> **Challenge A**
Please rewrite the outline rows with "Render" swapped for "Draw" and everything else left as it is, starting at the line that contains "SVG. Render at 129×129." and ending at the end of the rows. Leave the pictures out of your answer.

> **Excerpt**
=-=-=

Hawley Is Right to Demand Supreme Court Nominees Explicitly Oppose Roe

Senator Josh Hawley (R-Mo.) took to the Senate floor late last month “to revise and extend” his remarks about the United States Supreme Court from mid-June. He asked a pointed question: “Is this a constitutionalist court?”

His answer was an emphatic “No.” In fact, this court is the antithesis of what it should be. 

“When looking at the results of this last term, the only thing I can say for certain is that, in the words of the late Justice Scalia, ‘the imperial judiciary lives,’” Hawley said. “This is a court that freely rewrites congressional statutes [Bostock v. Clayton County], that has protected the worst left-wing precedents of earlier years [take your pick], that in the final week of its term gave away half the state of Oklahoma [McGirt v. Oklahoma].”

But what made his short speech so remarkable is the ferocity with which he took aim at Roe v. Wade, the infamous 1973 decision in which the Supreme Court, by a 7-2 vote, held that nested within the 14th Amendment’s Due Process Clause is a “right to privacy” that protects a woman’s right to procure an abortion.

Hawley did not tiptoe around Roe’s deeply immoral holding, something Republicans do constantly because to do otherwise is considered “imprudent” and “in poor taste.” He did not mince words: “Roe is an illegitimate decision. It has no basis in the Constitution. None. It has no basis in the law. None of the Constitution’s specific and enumerated guarantees of privacy even begin to legitimize the taking of innocent human life.”

=-=-=

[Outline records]

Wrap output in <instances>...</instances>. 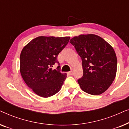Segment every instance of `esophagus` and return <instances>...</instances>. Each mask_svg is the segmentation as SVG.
Masks as SVG:
<instances>
[{"mask_svg": "<svg viewBox=\"0 0 129 129\" xmlns=\"http://www.w3.org/2000/svg\"><path fill=\"white\" fill-rule=\"evenodd\" d=\"M68 75H72L73 74V70H71V71L68 72Z\"/></svg>", "mask_w": 129, "mask_h": 129, "instance_id": "obj_1", "label": "esophagus"}]
</instances>
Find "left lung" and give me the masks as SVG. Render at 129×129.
Returning a JSON list of instances; mask_svg holds the SVG:
<instances>
[{
    "instance_id": "8db88e82",
    "label": "left lung",
    "mask_w": 129,
    "mask_h": 129,
    "mask_svg": "<svg viewBox=\"0 0 129 129\" xmlns=\"http://www.w3.org/2000/svg\"><path fill=\"white\" fill-rule=\"evenodd\" d=\"M82 60L83 75L77 80L82 90L99 95L112 84L117 72V57L112 46L93 34L80 35L70 40Z\"/></svg>"
}]
</instances>
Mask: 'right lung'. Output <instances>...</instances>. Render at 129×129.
Segmentation results:
<instances>
[{
  "label": "right lung",
  "instance_id": "add662e5",
  "mask_svg": "<svg viewBox=\"0 0 129 129\" xmlns=\"http://www.w3.org/2000/svg\"><path fill=\"white\" fill-rule=\"evenodd\" d=\"M70 37L39 36L22 49L20 72L28 87L38 96L48 98L61 89L67 77L61 73L57 56L69 41ZM56 63V70L52 68Z\"/></svg>",
  "mask_w": 129,
  "mask_h": 129
}]
</instances>
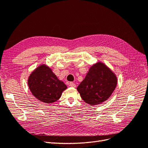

=-=-=

> **Challenge B**
Continue the piece on Senator Hawley and Roe v. Wade from the point where it stops.

> **Final answer A**
Find "left lung" and give me the masks as SVG. Draw at 129×129.
Returning a JSON list of instances; mask_svg holds the SVG:
<instances>
[{
    "instance_id": "8db88e82",
    "label": "left lung",
    "mask_w": 129,
    "mask_h": 129,
    "mask_svg": "<svg viewBox=\"0 0 129 129\" xmlns=\"http://www.w3.org/2000/svg\"><path fill=\"white\" fill-rule=\"evenodd\" d=\"M82 60L83 75L77 80L82 90L99 95L112 84L117 72V57L112 46L93 34L80 35L70 40Z\"/></svg>"
}]
</instances>
Mask: 'right lung'. Output <instances>...</instances>. Draw at 129×129.
Segmentation results:
<instances>
[{
  "label": "right lung",
  "instance_id": "add662e5",
  "mask_svg": "<svg viewBox=\"0 0 129 129\" xmlns=\"http://www.w3.org/2000/svg\"><path fill=\"white\" fill-rule=\"evenodd\" d=\"M70 37L39 36L22 49L20 72L28 87L38 96L48 98L61 89L67 77L61 73L57 56L69 41ZM56 63V70L52 68Z\"/></svg>",
  "mask_w": 129,
  "mask_h": 129
}]
</instances>

> **Final answer B**
He went on, explicitly linking Dred Scott v. Sandford (1857) and Plessy v. Ferguson (1896) to Roe: “Dred Scott and Plessy and Roe are abusive, morally repugnant decisions that wounded the soul of this nation. They dishonored this nation’s fundamental faith in the dignity and worth of every person.”

It’s about time a Republican politician spoke with such clarity and vigor on abortion—the issue that has most divided our country, leaving it a “house divided.” Were this the extent of his rhetoric, Hawley would deserve much praise. But he did not stop there. Instead, he proposed a tangible course of action that all Republican senators should take up—that is, if they are as serious about actually tackling abortion as they claim to be in their periodic campaign ads begging for money and votes.

For Hawley, “Roe is a window into the constitutional worldview of a would-be justice.” Because if a nominee believes “Roe was rightly decided, then there just is no two ways about it: [he is] a judicial imperialist” who “believe[s] that unelected judges should have the power to enact their own social views . . . regardless of what the Constitution says or what we the people have expressed preference for, voted for, and enacted into law.” Such a nominee shows obvious disdain for the American system of self-government, the notion “that sovereignty rests with We the People—that it should be the people who are in charge.”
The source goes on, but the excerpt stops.